L’article 20 de la loi n°2020-473 du 25 avril 2020 précise que peuvent basculer en activité partielle les personnes suivantes :

  • Les personnes vulnérables présentant un risque de développer une forme grave d’infection au SARS-CoV-2 selon des critères définis par décret ;
  • Les salariés partageant le même domicile qu’une de ces personnes vulnérables ;
  • Les salariés parents d’un enfant de moins de 16 ou d’une personne en situation de handicap.

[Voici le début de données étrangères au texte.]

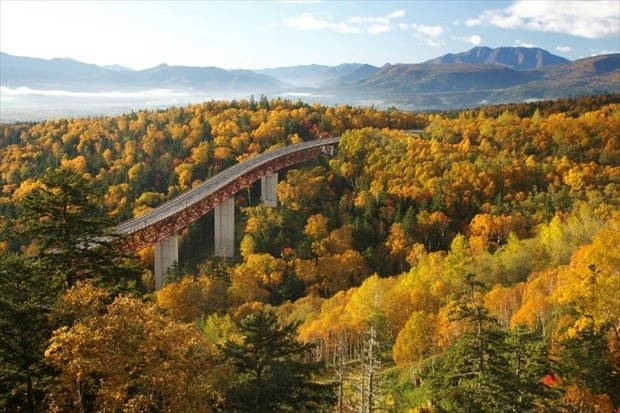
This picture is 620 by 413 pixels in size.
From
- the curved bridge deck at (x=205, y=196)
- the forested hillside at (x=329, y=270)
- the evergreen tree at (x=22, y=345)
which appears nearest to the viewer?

Pour bénéficier de l’activité partielle, il n’est pas nécessaire que l’entreprise y ait recours pour le reste du personnel. Les salariés placés dans l’une des situations susvisées bénéficient automatiquement de ce dispositif.

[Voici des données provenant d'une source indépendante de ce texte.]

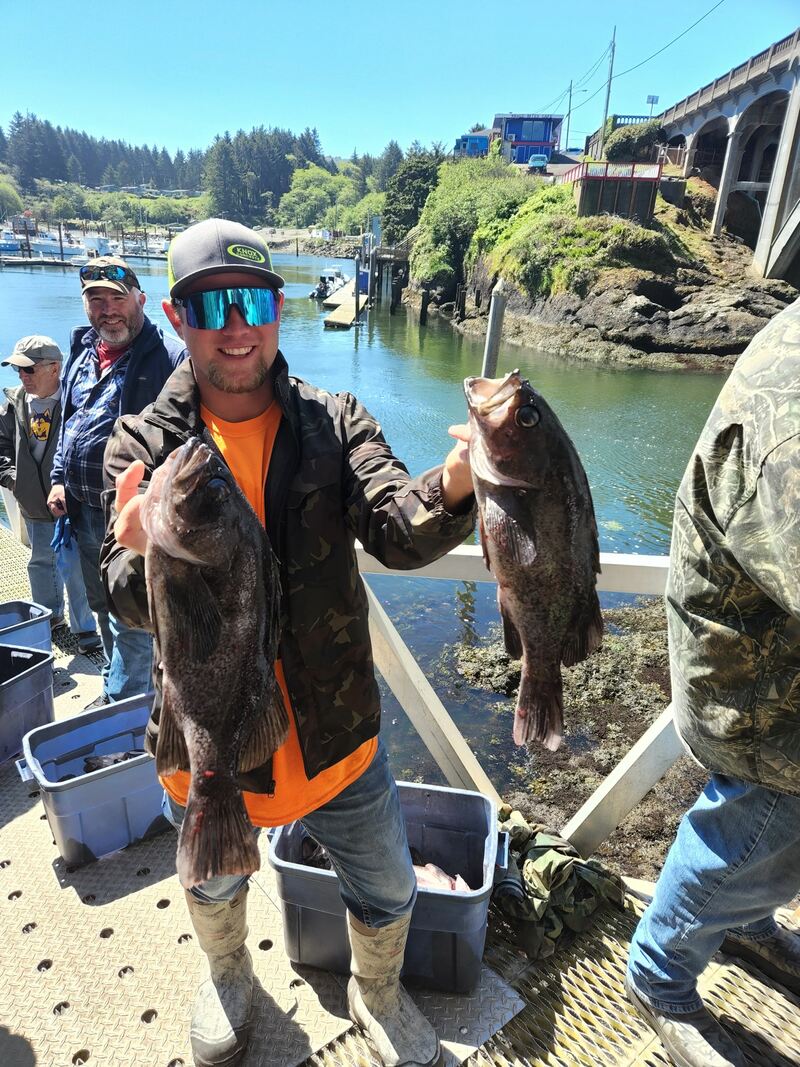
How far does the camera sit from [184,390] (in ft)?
6.29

En matière de déclaration, les salariés devront comme auparavant en faire la demande auprès de leur employeur. Ce sera ensuite à ce dernier d’effectuer les démarches nécessaires. Bien évidemment, les déclarations ne s’effectueront plus sur le site ameli.fr. L’employeur devra pour les salariés en arrêts de travail pour garde d’enfant effectuer un signalement de reprise anticipée d’activité via la DSN pour les arrêts en cours au 1er mai, et effectuer une demande d’activité partielle auprès de la Direccte.
Pour les salariés vulnérables ou en contact avec des proches vulnérables, l’employeur effectuera les mêmes démarches que précitées après avoir reçu de la part des salariés concernés un certificat d’isolement.

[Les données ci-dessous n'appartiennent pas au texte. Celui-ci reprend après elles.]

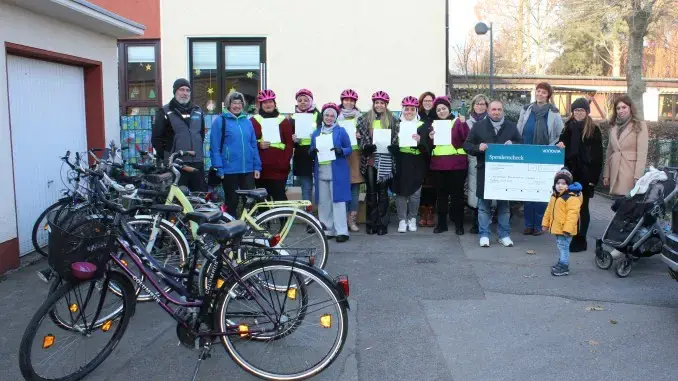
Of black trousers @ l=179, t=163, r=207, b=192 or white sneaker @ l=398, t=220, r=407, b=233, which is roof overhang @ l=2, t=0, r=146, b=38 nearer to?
black trousers @ l=179, t=163, r=207, b=192

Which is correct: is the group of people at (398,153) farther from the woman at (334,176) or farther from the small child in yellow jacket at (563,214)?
the small child in yellow jacket at (563,214)

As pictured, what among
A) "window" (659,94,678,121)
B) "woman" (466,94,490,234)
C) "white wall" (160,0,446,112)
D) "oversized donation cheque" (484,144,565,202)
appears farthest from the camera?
"window" (659,94,678,121)

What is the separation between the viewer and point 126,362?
4629 mm

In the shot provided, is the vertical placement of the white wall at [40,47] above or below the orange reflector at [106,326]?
above

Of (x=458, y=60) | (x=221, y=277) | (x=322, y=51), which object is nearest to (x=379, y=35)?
(x=322, y=51)

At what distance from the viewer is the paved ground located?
450 cm

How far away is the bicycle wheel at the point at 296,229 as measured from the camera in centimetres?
611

Il est important de rappeler que les salariés atteints du Covid19 restent toutefois pris en charge au titre de l’arrêt maladie.

Quelle indemnisation ?

Comme tout salarié en activité partielle, les salariés concernés reçoivent ainsi de leur employeur une indemnité horaire. L’employeur recevra en contrepartie une allocation versée par l’Etat. Pour rappel, l’indemnité s’élève à 70% de la rémunération brute antérieurement versée, c’est-à-dire à 84% du salaire net, avec néanmoins un maintien à 100% du salaire pour les salariés rémunérés au SMIC.
Les salariés concernés par la garde d’enfant ou en ayant une santé à risque vont donc subir une baisse de l’indemnisation, puisqu’avec le régime de l’arrêt maladie, ils bénéficiaient d’un maintien d’au moins 90% de leur rémunération (article D.1226-1 du code du travail), voire à 100% selon certaines conventions collectives.
Bien évidemment, cette allocation de chômage partiel ne se cumule pas avec l’indemnité journalière de la sécurité sociale ni avec l’indemnité journalière complémentaire versée par l’employeur.
L’un des avantages de ce changement réside dans le fait qu’auparavant les arrêts maladie ne donnaient pas droit à l’acquisition de jours de congés payés, tandis que les périodes d’activité partielle sont prises en compte dans le calcul des droits à congés payés (article R.5122-1 du code du travail).

Pour combien de temps encore ?

Concernant la durée de ces placements en activité partielle, rien n’est malheureusement encore fixé. Pour les personnes vulnérables, il convient d’attendre un décret qui fixera la date de fin de ce mécanisme pour ces salariés fragiles. Cette date ne pourra bien évidemment aller au-delà du 31 décembre 2020.
Pour les salariés concernés par la garde d’un enfant de moins de 16 ans ou en situation de handicap, l’activité partielle va durer a priori jusqu’à la réouverture obligatoire des écoles. Pour le moment, la date du 31 mai est évoquée par le Gouvernement mais Murielle Pénicaud a récemment précisé qu’un prolongement de l’activité partielle pour garde d’enfant en juin était envisagé.